EXERCISE AIM.
Rewrite the fly-ash article between "Ward claims that" and "and open-cut mines.", inclusive, replacing "backfill" with "fill material".

TEXT PASSAGE.
========================

Fly-ash a valuable resource
It is time Australia stopped treating fly-ash from coal-fired power generation as a waste — and started to regard it as a valuable resource with many end uses, according to Professor Colin Ward of the CRC for Coal in Sustainable Development and University of NSW.
“Australia’s 40 power stations produce 12-13 million t of fly-ash a year, only a sixth of which currently goes to economic products like cement and concrete. Most of it is currently used as landfill and is both a cost and a lost opportunity. There is a lot more we can do with fly-ash,” Ward said.
Ward claims that fly-ash produced from the burning of Australian coals is low in toxic elements by world standards, and most of these are locked up in any case and unlikely to leach out. In such cases the ash is suitable for a range of valuable applications including improving acid or sandy soils, production of synthetic zeolites, as a solution to the intractable problem of acid mine drainage and as backfill to stabilise former underground and open-cut mines.
“Fly-ash usually acts as a form of cement and you can also produce concrete products and different types of aggregate from it for a host of end uses. Using fly-ash for these purposes also means we do not need to mine and burn as much limestone for cement production, reducing limestone use as a source of greenhouse gas emissions,” Ward said.
“The content of potentially toxic trace elements in Australian coal ash is low by world standards and, of these elements, only a small proportion — about 20% or less — is actually mobilisable. Many of our coal ashes are likely to be environmentally safe — and indeed desirable — for other uses.
“Where there is a tendency for trace elements to leach out of the ash, we have found that if it is put back into a coal mine, the surrounding rocks will generally lock them up to a great extent and stop them getting into the groundwater.”
At the same time up to half of Australia’s fly-ashes are alkaline, which offers scope for their use in correcting problems such the growing acidity of the nation’s agricultural soils, or acidic water draining from metal sulphide mines. The ability of fly-ash to soak up water also makes it promising for helping to ‘drought-proof’ sandy soils by making them more absorbent, according to Ward.

========================

DATA LISTING.
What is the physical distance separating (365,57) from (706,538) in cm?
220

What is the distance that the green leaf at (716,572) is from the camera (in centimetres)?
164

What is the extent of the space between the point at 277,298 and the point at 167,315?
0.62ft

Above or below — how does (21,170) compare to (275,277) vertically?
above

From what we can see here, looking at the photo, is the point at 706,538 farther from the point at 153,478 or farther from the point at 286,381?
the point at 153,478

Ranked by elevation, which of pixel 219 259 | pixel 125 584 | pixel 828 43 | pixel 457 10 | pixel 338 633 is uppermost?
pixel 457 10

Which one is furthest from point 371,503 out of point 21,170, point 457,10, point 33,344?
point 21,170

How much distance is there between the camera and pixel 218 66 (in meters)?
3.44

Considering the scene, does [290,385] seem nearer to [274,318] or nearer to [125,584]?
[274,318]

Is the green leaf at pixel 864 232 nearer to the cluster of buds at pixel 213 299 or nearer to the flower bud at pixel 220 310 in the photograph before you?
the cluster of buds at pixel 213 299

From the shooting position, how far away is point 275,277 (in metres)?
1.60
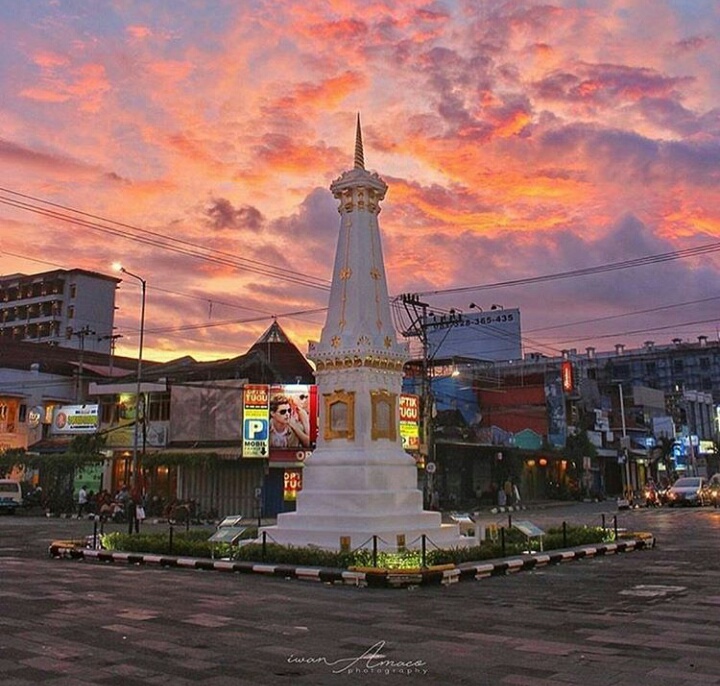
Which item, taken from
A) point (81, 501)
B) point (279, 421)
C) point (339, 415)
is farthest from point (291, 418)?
point (339, 415)

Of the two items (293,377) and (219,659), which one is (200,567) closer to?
(219,659)

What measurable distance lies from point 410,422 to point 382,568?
28.3 metres

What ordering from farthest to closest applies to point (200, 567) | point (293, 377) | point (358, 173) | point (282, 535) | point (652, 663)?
point (293, 377) → point (358, 173) → point (282, 535) → point (200, 567) → point (652, 663)

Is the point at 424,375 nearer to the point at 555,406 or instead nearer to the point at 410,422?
the point at 410,422

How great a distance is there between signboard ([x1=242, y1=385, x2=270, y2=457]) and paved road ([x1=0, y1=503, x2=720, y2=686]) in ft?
71.9

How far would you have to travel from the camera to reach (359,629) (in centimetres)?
1044

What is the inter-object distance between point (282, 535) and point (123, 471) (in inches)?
1118

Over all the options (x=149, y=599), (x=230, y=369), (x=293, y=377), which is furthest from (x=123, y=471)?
(x=149, y=599)

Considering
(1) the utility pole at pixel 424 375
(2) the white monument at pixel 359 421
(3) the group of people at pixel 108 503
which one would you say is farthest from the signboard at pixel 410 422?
(2) the white monument at pixel 359 421

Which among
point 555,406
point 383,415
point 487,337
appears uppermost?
point 487,337

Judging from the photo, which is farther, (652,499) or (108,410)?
(652,499)

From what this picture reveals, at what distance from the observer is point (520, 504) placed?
169 ft

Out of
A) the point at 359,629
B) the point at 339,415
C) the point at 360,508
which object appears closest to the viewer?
the point at 359,629

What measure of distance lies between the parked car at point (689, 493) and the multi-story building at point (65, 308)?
2243 inches
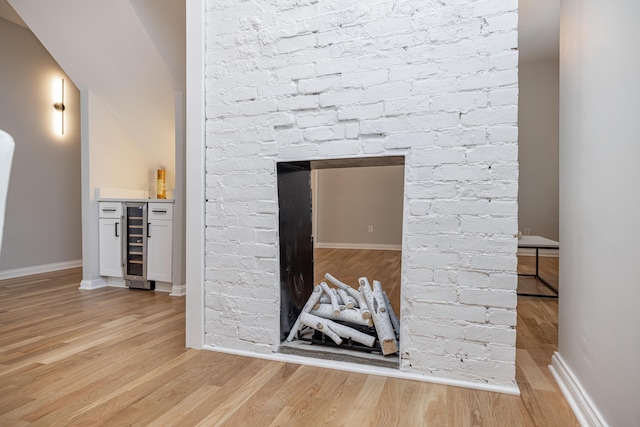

========================

SOLUTION FOR THIS PROBLEM.
Ward claims that fly-ash produced from the burning of Australian coals is low in toxic elements by world standards, and most of these are locked up in any case and unlikely to leach out. In such cases the ash is suitable for a range of valuable applications including improving acid or sandy soils, production of synthetic zeolites, as a solution to the intractable problem of acid mine drainage and as fill material to stabilise former underground and open-cut mines.